▸ **What is required**
In the items from the line containing "Observe point (79, 198)" through the line containing "3.86 metres", switch "gravel patch" to "gravel area" and give back only those lines, with everything else unchanged.

▸ **Data for this task**
------------------------------------------------------------------------
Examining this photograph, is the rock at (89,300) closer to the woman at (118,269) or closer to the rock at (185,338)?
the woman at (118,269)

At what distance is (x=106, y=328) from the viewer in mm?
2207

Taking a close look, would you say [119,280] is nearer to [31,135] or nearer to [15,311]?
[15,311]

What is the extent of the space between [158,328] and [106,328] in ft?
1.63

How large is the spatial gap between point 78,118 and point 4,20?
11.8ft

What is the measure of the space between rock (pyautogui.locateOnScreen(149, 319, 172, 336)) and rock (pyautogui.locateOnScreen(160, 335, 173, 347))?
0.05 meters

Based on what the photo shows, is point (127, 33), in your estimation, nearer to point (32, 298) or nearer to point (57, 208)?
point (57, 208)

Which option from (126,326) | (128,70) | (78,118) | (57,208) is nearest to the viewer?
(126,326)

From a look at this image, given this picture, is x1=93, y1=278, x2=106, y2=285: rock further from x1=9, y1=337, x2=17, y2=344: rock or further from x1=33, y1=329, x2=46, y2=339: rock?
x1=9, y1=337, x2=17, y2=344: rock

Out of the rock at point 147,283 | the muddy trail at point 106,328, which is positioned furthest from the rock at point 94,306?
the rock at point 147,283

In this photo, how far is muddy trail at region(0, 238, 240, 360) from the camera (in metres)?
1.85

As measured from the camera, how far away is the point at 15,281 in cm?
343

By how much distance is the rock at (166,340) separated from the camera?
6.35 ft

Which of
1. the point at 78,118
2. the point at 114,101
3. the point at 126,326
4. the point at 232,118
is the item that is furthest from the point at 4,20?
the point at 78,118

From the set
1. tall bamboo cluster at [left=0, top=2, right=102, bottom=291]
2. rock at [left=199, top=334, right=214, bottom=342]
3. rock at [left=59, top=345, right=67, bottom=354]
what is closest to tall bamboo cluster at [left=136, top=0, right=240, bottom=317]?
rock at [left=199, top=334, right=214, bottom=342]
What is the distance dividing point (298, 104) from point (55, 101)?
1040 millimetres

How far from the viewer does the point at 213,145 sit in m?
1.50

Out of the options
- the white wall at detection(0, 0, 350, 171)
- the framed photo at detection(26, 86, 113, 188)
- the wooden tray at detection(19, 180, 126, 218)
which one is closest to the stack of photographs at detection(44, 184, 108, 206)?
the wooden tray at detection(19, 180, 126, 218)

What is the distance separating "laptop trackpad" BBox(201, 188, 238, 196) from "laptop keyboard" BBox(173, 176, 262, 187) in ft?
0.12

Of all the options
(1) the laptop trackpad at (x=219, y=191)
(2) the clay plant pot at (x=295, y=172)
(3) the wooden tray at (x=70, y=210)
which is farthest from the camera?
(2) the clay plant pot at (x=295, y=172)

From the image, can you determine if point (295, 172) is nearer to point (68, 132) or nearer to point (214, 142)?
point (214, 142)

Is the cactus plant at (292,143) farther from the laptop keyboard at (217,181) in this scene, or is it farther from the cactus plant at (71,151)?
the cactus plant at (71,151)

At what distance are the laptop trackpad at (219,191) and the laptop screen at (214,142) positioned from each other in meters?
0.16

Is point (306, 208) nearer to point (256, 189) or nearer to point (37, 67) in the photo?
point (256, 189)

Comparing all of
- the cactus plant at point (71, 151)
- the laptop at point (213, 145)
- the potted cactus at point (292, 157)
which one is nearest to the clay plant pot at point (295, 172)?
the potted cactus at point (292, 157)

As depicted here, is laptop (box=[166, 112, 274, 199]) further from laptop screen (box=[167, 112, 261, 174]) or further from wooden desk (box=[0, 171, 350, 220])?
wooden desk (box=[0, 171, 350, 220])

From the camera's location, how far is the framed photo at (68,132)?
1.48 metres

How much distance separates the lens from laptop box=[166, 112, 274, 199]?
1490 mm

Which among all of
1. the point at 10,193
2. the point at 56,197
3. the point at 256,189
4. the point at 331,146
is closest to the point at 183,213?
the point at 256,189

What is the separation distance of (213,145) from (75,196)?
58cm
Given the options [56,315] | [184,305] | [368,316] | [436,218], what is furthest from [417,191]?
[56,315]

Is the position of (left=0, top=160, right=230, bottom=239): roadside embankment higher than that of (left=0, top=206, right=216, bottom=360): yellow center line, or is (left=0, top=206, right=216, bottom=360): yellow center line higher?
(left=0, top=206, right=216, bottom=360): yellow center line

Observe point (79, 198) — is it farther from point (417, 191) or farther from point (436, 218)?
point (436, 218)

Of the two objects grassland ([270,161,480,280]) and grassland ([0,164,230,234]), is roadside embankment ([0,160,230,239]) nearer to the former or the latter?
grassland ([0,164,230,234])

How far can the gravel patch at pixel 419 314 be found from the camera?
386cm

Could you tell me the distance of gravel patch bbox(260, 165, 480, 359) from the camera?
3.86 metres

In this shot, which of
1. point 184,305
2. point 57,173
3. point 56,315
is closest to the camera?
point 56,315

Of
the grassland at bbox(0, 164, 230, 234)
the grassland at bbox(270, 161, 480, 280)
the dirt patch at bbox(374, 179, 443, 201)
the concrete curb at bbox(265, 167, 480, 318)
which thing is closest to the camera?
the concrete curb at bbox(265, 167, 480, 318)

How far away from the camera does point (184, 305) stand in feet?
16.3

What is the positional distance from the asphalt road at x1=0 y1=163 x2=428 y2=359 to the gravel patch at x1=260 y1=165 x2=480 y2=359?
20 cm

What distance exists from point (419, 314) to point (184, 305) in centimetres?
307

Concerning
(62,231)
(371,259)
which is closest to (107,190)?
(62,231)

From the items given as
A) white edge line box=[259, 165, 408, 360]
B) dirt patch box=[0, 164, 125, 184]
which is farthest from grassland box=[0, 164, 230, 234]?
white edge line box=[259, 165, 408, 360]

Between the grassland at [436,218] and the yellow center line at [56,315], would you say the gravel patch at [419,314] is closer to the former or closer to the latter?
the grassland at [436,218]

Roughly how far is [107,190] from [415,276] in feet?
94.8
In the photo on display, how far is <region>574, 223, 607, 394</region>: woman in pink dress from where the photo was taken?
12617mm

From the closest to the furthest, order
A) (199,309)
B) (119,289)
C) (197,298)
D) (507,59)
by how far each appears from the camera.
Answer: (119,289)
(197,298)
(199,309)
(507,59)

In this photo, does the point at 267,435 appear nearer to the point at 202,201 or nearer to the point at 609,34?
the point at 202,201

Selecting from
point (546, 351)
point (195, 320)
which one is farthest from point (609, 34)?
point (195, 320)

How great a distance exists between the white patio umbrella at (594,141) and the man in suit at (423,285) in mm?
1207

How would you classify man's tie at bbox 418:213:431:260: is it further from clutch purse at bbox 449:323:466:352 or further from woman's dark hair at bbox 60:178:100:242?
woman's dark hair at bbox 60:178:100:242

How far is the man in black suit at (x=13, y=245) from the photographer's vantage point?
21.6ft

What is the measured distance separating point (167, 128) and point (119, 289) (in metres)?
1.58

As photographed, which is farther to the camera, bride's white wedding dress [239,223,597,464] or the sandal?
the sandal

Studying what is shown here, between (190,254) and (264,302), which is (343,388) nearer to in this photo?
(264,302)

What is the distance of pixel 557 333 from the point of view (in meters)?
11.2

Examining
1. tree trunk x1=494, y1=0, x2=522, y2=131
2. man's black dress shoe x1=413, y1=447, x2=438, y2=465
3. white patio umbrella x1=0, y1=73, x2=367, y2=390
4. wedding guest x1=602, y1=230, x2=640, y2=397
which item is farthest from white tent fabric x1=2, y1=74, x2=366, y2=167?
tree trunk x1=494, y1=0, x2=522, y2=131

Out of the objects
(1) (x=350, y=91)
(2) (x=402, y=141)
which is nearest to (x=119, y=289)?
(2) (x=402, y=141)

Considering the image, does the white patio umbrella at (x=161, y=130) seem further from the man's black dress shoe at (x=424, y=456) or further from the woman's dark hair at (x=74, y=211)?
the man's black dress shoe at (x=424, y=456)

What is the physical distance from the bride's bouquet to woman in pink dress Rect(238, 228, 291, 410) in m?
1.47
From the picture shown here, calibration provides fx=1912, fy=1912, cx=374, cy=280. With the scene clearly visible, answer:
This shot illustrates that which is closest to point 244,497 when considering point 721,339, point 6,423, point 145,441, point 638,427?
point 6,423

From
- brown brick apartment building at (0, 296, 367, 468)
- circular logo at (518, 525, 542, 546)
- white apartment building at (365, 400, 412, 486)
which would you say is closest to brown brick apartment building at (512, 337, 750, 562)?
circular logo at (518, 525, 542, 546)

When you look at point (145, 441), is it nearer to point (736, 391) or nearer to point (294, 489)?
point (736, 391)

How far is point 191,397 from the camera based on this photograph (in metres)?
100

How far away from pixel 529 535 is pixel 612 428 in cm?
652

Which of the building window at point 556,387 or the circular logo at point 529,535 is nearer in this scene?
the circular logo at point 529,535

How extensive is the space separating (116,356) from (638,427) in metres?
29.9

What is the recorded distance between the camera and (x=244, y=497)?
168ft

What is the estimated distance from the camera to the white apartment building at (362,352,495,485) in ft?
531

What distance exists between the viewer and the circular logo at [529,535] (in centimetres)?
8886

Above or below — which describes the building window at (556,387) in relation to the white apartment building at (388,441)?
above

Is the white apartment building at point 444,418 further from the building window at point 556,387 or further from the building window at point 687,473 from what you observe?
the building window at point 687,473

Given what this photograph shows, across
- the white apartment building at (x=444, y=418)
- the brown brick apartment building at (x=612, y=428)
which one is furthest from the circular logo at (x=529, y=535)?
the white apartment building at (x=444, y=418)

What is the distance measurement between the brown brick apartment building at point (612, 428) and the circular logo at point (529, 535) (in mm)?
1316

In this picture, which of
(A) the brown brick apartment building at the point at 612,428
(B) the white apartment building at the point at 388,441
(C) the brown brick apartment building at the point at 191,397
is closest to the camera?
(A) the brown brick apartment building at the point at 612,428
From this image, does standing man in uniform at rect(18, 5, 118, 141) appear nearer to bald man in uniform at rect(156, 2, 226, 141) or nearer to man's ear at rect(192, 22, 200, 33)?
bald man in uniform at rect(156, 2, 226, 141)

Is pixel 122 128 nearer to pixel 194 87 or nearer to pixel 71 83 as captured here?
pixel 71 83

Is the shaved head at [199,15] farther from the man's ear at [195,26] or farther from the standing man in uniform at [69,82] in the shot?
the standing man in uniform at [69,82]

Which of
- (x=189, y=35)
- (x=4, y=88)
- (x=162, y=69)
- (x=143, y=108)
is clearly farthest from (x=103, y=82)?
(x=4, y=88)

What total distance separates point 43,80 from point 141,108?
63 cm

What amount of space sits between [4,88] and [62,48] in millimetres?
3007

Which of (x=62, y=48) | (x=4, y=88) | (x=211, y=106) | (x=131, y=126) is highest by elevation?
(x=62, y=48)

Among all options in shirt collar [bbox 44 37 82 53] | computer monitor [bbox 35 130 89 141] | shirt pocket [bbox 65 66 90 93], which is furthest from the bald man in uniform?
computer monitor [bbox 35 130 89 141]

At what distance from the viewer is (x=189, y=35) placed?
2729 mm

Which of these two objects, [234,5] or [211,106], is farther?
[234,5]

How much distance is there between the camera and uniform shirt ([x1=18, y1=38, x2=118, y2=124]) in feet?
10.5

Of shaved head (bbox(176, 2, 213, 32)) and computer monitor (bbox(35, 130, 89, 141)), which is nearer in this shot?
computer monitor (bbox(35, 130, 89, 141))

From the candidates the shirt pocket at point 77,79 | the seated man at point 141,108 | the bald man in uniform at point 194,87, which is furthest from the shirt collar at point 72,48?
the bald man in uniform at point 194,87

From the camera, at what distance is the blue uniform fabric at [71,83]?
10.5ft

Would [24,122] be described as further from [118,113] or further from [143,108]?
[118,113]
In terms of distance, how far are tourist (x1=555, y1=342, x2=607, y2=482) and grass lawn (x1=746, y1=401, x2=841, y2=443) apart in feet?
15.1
------------------------------------------------------------------------
▸ **Expected answer**
Observe point (79, 198) — is it farther from point (417, 191) or farther from point (436, 218)?
point (436, 218)

Of the two objects grassland ([270,161,480,280]) and grassland ([0,164,230,234]), is roadside embankment ([0,160,230,239]) nearer to the former or the latter?
grassland ([0,164,230,234])

How far can the gravel area at pixel 419 314 be found from the camera?
386cm

Could you tell me the distance of gravel area bbox(260, 165, 480, 359) from the camera?
3.86 metres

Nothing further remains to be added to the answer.